AUBURN — Al Manoian has an ambitious summer planned for the city’s downtown — full of symposiums, sidewalk cafes, brainstorming sessions and slower traffic.
The result will be a more vital downtown that’s ready for retail, small business and urban life, Manoian, Auburn’s economic development specialist, said.
“Maine’s economy is coming back, and over the next 10 years Maine will experience growth,” he said. “But, all that growth will only occur in the metropolitan areas of Maine — those cities that have equipped and formatted themselves. That’s where all that growth, the escalation of value, the gravitational pull of young people and new companies, will be. It will come only to those cities that are prepared.”
He plans to formally kick off his action plan at 5:30 p.m. Thursday, Feb. 13, at the Auburn Public Library with a slide-show tour of the downtown.
“My fear, and I’m going say this especially that night, if we don’t start immediately, we won’t be ready,” Manoian said. “We don’t even have a team on the field, so we better get ready now.”
As an added bonus, the circa 1915 bells removed from New Auburn’s St. Louis Church last year will be on display at the library during the presentation. The city is launching a Kickstarter campaign to buy the bells and keep them in Auburn.
“We want to create a new heritage monument somewhere in New Auburn and have those bells as a part of it,” Manoian said.
Auburn’s downtown, especially Court Street, is much less a destination than a way to get somewhere else. Cars speed down the street’s four lanes on the way home, or to dinner, or shopping or work.
That comes from specific decisions the city made in the 1950s to streamline traffic through the downtown, at the expense of small businesses and downtown life.
The result is a street with a little foot traffic.
“All the businessmen in downtown Auburn said, at that time, that this would obliterate retailing in downtown Auburn if we did this,” Manoian said. “They knew this at the time, but the traffic engineers said it was the future. So this is what we did, and we can see the result.”
At the Feb. 13 discussion Manoian plans to detail eight programs designed to turn that around. They range from slowing Court Street traffic by enforcing speed limits and bringing back on-street parking to meeting with downtown business owners to get their ideas.
“Every downtown I’ve been a part of has had a downtown neighborhood association, but this one doesn’t,” he said. “That needs to change.”
He hopes to revamp the city’s building and site-control philosophy, changing zoning codes that isolate buildings from their neighbors to codes that create districts that work together.
He also hopes to build interest along the streets, giving drivers and passers-by a reason to stop and look. That involves bringing Auburn restaurants and entertainment to Court Street every Thursday night this summer. He plans to create a sidewalk cafe in front of Auburn Hall from Mechanics Row to Main Street, hoping the weekly celebrations will spread to other parts of the downtown.
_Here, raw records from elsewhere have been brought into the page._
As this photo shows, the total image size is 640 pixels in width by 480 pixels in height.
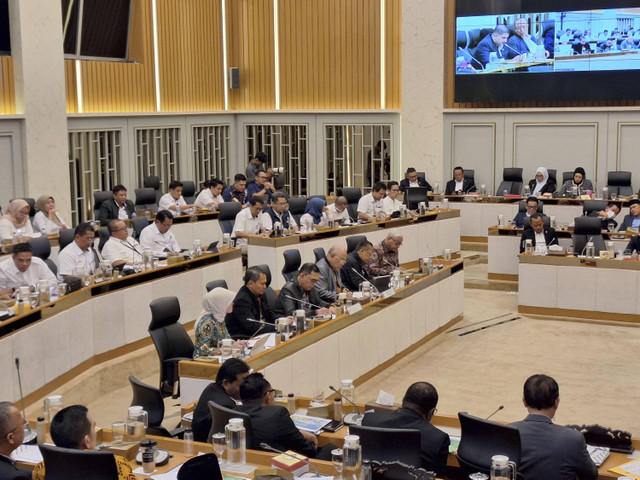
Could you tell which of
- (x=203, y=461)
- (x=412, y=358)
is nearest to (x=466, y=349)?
(x=412, y=358)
Another idea is to create a studio space along Court Street that will host four to six idea sessions each week this summer.
“We’d encourage people to come up and talk about the issues, to talk about what interests them,” Manoian said. “I really want to encourage unique discussions and off-the-wall ideas.”
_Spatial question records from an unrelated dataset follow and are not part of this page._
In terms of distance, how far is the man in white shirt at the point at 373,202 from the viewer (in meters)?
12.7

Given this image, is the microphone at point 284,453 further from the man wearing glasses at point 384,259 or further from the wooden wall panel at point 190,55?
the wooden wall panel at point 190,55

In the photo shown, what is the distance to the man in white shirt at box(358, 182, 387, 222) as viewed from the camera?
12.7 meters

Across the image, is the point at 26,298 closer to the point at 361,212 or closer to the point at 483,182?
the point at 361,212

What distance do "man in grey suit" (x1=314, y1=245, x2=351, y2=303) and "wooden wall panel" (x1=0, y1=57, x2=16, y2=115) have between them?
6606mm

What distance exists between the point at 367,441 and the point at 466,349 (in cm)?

It would culminate in a March or April three-day symposium on urban lifestyles. He hopes to bring in national and regional experts on economics, design and tourism to discuss reasons to develop a downtown and ways to make it happen.
“We are really going to be hitting our stride this spring, and we want the world to know that we are transforming this place in a deep, fundamental way,” he said. “It’s not just window dressing.”
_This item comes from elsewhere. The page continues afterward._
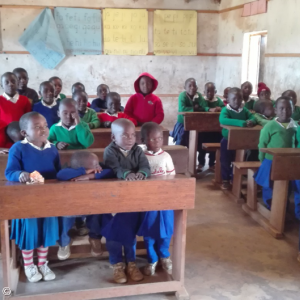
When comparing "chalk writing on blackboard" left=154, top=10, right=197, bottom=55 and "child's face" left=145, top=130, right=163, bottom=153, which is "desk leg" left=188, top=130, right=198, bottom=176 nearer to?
"child's face" left=145, top=130, right=163, bottom=153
Big Plans for Downtown Auburn
Al Manoian’s eight ideas for bringing new life to the area
1. Monthly downtown connective sessions for downtown business owners, workers and residents to talk about issues that interest and concern them.
2. Street movement design group consisting of city officials and local business owners to discuss ways to turn the Court Street corridor into a more pedestrian friendly, visually interesting area.
3. Form based codes will replace typical zoning in downtown area and New Auburn. Instead of concerning themselves with designs for individual properties, form based codes look to create a district wide look and feel for buildings.
4. X Studio, an experimental gallery-like store front on Court Street where people will gather to discuss downtown and other issues four to six times each week, should begin this spring.
5. Sidewalks Alive!, a Thursday night program bringing Auburn restaurants and entertainment to the Court Street sidewalk in front of Auburn Hall each week from Memorial Day to Labor Day.
6. Replacing Downtown “intersections” with “squares and places” to remind residents of the area’s history and draw some interest to them. For example, the Court Street/Turner Street/Mechanics Row intersection was once known as Court Square.
7. A Heritage Sculpture Garden in the park between Main Street and Great Falls School should bring the city’s sculpture of Edward Little back downtown. That sculpture is now featured outside of the Auburn high school that bears his name.
8. A New Urban Lifestyle Symposium will be scheduled for the spring. It should bring urban planners and theorists to the city for three days of discussion.